Test-Time Scaling of Diffusion Models via Noise Trajectory Search
Vignav Ramesh, Morteza Mardani
TL;DR
This work tackles the problem of test-time scaling for diffusion models by optimizing the noise trajectory over denoising steps, rather than simply increasing step count. It first casts diffusion sampling as a finite-horizon MDP with a terminal reward and then relaxes to a sequence of contextual bandits, enabling an ε-greedy search that balances global exploration at the extremes with local exploitation in the middle steps. The proposed method achieves state-of-the-art or competitive results on class-conditional ImageNet and text-to-image generation (Stable Diffusion) across non-differentiable rewards, often matching or exceeding Monte Carlo Tree Search while avoiding its computational burden. By providing a practical, gradient-free approach to noise-trajectory optimization, the paper offers a scalable avenue for improving diffusion-model outputs in real-world applications and highlights adaptive strategies across diffusion timesteps. The work thus advances test-time optimization for diffusion models with broad implications for controllable generation and evaluation under arbitrary reward criteria.
Abstract
The iterative and stochastic nature of diffusion models enables test-time scaling, whereby spending additional compute during denoising generates higher-fidelity samples. Increasing the number of denoising steps is the primary scaling axis, but this yields quickly diminishing returns. Instead optimizing the noise trajectory--the sequence of injected noise vectors--is promising, as the specific noise realizations critically affect sample quality; but this is challenging due to a high-dimensional search space, complex noise-outcome interactions, and costly trajectory evaluations. We address this by first casting diffusion as a Markov Decision Process (MDP) with a terminal reward, showing tree-search methods such as Monte Carlo tree search (MCTS) to be meaningful but impractical.
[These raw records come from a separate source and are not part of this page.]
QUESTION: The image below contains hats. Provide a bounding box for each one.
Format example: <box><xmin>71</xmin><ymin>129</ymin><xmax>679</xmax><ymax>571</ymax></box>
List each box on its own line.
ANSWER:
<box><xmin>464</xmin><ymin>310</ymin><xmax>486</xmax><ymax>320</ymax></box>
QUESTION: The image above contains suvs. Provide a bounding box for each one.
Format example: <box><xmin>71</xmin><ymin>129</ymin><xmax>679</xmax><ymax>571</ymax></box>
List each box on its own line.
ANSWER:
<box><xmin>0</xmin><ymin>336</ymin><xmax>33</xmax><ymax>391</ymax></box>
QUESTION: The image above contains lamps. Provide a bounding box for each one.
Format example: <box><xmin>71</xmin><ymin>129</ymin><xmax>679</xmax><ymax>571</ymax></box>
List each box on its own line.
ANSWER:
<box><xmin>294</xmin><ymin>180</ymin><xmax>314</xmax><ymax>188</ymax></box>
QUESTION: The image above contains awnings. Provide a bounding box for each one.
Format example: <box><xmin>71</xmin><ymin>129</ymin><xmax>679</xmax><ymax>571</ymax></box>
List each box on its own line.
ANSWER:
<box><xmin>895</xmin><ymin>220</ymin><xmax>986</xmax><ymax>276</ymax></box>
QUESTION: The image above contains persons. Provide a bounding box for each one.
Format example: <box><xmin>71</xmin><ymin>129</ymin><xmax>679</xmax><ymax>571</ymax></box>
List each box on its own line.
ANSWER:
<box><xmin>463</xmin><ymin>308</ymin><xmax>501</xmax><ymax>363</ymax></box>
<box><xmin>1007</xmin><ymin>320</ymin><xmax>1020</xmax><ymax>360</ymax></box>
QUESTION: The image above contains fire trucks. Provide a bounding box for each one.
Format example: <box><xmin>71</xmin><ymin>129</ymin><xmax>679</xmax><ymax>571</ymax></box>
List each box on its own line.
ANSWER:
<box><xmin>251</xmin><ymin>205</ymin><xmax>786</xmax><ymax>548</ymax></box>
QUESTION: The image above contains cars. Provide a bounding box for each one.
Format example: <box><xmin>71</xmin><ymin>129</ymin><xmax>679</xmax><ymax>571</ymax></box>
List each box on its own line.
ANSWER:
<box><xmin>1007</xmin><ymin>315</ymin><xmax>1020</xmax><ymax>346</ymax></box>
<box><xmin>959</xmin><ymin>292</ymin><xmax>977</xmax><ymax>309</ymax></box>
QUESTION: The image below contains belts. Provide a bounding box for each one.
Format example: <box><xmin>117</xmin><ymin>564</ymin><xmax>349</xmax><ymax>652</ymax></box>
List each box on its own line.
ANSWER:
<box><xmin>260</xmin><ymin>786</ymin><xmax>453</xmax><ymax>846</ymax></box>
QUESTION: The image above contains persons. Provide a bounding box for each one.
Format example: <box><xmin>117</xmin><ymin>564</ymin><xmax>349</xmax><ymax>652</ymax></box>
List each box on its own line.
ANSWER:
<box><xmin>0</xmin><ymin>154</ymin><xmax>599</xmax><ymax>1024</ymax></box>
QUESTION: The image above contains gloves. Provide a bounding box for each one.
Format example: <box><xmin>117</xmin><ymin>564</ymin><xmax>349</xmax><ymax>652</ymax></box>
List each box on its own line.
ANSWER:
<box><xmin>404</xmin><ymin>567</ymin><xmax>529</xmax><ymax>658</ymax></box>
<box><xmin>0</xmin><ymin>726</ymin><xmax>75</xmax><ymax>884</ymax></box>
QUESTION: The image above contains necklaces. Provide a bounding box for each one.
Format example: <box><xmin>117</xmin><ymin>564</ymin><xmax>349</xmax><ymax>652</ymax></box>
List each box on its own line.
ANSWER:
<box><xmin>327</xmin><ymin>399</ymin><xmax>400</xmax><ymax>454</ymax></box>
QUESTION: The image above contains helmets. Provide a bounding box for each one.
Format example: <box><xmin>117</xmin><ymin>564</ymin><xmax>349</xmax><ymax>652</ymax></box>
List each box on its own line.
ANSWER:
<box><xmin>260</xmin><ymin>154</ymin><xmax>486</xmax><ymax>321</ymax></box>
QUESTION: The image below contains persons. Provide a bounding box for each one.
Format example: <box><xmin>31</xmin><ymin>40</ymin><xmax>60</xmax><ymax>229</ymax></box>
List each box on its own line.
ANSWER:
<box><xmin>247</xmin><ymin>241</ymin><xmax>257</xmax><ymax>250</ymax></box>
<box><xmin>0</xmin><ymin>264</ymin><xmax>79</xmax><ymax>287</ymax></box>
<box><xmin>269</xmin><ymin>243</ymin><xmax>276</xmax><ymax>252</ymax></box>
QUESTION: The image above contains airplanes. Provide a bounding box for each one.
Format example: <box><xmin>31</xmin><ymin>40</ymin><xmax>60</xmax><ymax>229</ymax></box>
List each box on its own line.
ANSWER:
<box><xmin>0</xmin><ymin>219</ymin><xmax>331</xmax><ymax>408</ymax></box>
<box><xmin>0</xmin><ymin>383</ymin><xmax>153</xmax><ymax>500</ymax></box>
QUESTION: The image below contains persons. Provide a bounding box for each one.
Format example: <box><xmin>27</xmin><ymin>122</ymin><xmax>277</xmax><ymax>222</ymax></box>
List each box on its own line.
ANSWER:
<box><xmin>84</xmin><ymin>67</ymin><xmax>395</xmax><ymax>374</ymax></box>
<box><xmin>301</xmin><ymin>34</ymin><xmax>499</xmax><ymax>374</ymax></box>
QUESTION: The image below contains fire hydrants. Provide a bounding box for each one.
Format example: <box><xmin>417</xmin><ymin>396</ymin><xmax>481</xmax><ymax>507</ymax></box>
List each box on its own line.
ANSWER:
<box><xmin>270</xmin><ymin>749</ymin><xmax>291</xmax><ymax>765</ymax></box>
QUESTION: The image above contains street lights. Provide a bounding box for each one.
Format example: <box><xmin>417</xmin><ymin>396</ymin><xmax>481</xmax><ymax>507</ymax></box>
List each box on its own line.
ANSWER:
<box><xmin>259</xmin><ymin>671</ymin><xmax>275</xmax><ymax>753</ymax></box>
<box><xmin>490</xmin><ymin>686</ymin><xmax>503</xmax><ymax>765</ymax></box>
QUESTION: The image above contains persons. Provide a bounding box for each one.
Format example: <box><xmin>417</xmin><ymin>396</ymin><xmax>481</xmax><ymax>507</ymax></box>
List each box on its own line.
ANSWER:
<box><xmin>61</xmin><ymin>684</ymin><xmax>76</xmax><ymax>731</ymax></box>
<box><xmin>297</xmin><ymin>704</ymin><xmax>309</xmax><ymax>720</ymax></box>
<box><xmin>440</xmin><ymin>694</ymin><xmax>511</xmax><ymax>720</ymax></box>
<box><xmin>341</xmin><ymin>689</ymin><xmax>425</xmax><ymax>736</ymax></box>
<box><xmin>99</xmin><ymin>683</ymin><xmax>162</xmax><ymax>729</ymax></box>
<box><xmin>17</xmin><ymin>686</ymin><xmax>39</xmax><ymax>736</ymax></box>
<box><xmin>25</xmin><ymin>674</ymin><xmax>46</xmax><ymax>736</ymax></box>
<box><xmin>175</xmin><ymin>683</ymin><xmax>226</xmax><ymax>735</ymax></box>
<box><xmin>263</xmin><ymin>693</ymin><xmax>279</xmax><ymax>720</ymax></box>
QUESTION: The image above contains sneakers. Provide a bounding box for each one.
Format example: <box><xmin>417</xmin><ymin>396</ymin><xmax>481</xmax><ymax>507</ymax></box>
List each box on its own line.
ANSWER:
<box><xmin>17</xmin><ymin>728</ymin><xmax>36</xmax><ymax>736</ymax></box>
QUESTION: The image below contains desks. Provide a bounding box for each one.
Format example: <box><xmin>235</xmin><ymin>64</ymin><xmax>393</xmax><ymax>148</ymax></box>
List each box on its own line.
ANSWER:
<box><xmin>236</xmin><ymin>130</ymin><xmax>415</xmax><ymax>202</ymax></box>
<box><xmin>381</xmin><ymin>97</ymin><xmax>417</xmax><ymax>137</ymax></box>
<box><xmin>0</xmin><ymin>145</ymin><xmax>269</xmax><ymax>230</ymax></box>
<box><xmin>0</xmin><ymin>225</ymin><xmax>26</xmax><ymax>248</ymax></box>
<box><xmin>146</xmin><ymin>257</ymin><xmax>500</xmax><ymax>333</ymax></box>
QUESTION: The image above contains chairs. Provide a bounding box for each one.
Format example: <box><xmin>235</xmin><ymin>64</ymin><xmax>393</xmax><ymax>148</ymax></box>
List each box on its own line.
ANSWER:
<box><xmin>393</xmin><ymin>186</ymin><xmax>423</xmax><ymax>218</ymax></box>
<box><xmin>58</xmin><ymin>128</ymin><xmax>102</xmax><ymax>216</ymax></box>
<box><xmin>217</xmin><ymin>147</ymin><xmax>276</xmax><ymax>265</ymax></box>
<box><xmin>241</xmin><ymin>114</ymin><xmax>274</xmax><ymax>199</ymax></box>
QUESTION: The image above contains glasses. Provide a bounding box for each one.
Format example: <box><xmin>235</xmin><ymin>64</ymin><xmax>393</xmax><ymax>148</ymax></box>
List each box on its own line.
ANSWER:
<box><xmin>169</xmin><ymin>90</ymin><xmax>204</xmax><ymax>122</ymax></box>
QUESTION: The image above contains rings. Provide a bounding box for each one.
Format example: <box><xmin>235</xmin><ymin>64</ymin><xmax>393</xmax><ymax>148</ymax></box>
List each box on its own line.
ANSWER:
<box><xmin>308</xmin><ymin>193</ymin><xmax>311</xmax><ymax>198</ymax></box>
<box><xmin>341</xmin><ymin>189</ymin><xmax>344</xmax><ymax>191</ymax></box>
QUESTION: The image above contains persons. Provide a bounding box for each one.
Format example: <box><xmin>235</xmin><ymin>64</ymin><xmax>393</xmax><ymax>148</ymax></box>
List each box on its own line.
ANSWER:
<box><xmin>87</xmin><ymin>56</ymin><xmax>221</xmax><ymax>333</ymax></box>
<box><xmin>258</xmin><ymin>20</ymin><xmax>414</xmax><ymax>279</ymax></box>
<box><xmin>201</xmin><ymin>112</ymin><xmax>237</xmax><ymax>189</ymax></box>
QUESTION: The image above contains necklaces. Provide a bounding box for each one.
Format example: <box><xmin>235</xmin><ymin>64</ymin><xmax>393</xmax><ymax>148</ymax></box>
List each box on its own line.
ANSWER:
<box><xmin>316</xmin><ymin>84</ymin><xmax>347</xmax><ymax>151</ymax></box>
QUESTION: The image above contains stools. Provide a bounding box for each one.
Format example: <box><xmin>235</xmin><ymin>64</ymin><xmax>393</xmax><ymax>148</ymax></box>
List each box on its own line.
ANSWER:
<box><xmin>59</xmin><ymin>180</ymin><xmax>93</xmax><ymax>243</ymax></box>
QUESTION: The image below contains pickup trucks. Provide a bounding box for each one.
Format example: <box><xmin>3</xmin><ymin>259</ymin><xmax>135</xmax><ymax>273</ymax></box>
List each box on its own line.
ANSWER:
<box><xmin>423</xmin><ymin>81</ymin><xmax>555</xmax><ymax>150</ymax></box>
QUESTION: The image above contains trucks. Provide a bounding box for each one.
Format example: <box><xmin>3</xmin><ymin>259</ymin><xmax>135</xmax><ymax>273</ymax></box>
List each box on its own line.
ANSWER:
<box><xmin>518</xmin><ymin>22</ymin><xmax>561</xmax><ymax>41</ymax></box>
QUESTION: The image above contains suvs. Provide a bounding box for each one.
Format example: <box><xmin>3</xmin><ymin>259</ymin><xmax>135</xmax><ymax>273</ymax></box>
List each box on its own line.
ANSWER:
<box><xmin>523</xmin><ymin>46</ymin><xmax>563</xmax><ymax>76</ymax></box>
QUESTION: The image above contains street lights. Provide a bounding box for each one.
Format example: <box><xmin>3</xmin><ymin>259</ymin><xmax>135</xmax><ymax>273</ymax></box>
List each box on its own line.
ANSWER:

To balance performance and efficiency, we then resort to a relaxation of MDP, where we view denoising as a sequence of independent contextual bandits. This allows us to introduce an $ε$-greedy search algorithm that globally explores at extreme timesteps and locally exploits during the intermediate steps where de-mixing occurs. Experiments on EDM and Stable Diffusion reveal state-of-the-art scores for class-conditioned/text-to-image generation, exceeding baselines by up to $164\%$ and matching/exceeding MCTS performance. To our knowledge, this is the first practical method for test-time noise trajectory optimization of arbitrary (non-differentiable) rewards.